There are a lot of reasons to want to accelerate your product development. You may want to get your product to market quicker, increase your team’s productivity, or just clean up waste in your current processes.
However, you can’t just start with a directive to your team to “speed things up”; this will lead to failure, either by sacrificing quality or burning out your team members. Instead, here are 5 tips for accelerating your product build without risking failure.
Organize Your Work
The first step you can take to accelerate your development is to actually take a step back and examine your plan and your goals. By spending time solidifying your roadmap, you can identify what dependencies you have and identify roadblocks in order to address them as soon as possible.
By using a project management tool like DevStride, you can organize your backlog, estimate the amount of work that needs to be completed, and prioritize it in the way that makes the most sense for your business.
Beware of unattainable goals. If your team estimates that the work is going to take 3 weeks, chances are it won’t be completed in 3 days, even if you ask nicely. Use your organizational time to help set achievable goals and milestones.
Set up Guardrails
Once you identify and prioritize your work, it’s time to consider your processes. If your team doesn’t currently have a clearly defined process for addressing work, try implementing an agile methodology like Scrum or Kanban. Whatever your team's preferred methodology, review the process as a team and identify any weak spots or places where work is duplicated.

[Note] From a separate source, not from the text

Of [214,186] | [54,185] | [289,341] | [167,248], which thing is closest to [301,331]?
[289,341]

Additionally, there are development guardrails that can enable the team to safely speed up work. Depending on the project, your team should follow best practices for Continuous Integration/Continuous Delivery (CI/CD), utilize automated testing, define infrastructure-as-code (IaC), and limit the amount of work that they have open at any given time.
Beware of processes that sacrifice quality, such as skipping testing or code reviews. While these may save you time up front, they will cost you time in the long run.
Implement Metrics
Once you’ve decided how your team is going to work, identify and implement a set of metrics that can help you track your progress toward your goals and identify problem areas in your processes.
There is no “one size fits all” when it comes to your metrics. Depending on your processes and what matters to your team, you may choose to measure different aspects of the process. A team focused on getting a new product to market will be more interested in metrics like velocity or throughput than a team working on support tickets, who may be more interested in the number of bugs or the burndown of an overall backlog.
Beware of leaning too much on any one metric – implement multiple metrics that complement one another and use them as a set to achieve a better understanding of the overall picture.
Enable Your Team
During this entire process, make sure that your team feels enabled and supported. Consider whether they have all the tools they need to work efficiently. Take team feedback seriously. If team members say something isn’t working well, do what you can to help remedy the issue. If your team feels happy and enabled, chances are they’ll be more productive.
One important step that can often be overlooked is to give your team space to work on the project. You’ve built a professional team and have handed them the right tools; trust them to complete their work on the schedule they’ve committed to. Don’t hover or try to micromanage the process.
Beware of the temptation to add more team members to speed up your product build. Adding team members can actually slow down your project. (Brook’s Law)
Monitor and Adjust
Once your system of metrics is in place and your team has been working for a while, don’t forget to reference the data. Use both the metrics and team feedback to identify bottlenecks and problem areas and adjust your processes and tools accordingly.
Unless you work in a highly regulated field that requires it, none of your processes should be set in stone. It’s important to be flexible and find what works best for your product and team.
Beware of making too many adjustments over too short of a period. Projects, metrics, and teams are all at their best when they’re stable.
Final Notes
Remember that the process of speeding up your product build won’t happen overnight – or even over a single cycle!– but many small improvements will add up to make your entire product development process faster and more efficient over time.